[MATERIAL TO PROCESS — start]
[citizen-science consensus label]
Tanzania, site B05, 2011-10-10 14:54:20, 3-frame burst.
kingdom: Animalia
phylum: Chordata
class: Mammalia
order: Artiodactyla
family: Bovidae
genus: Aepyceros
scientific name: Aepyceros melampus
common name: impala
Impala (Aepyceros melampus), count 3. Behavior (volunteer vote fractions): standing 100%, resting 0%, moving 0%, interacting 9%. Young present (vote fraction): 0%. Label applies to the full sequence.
[MATERIAL TO PROCESS — finish]
PROBLEM DESCRIPTION: Please repeat every record above word for word.

WRITTEN SOLUTION:
[citizen-science consensus label]
Tanzania, site B05, 2011-10-10 14:54:20, 3-frame burst.
kingdom: Animalia
phylum: Chordata
class: Mammalia
order: Artiodactyla
family: Bovidae
genus: Aepyceros
scientific name: Aepyceros melampus
common name: impala
Impala (Aepyceros melampus), count 3. Behavior (volunteer vote fractions): standing 100%, resting 0%, moving 0%, interacting 9%. Young present (vote fraction): 0%. Label applies to the full sequence.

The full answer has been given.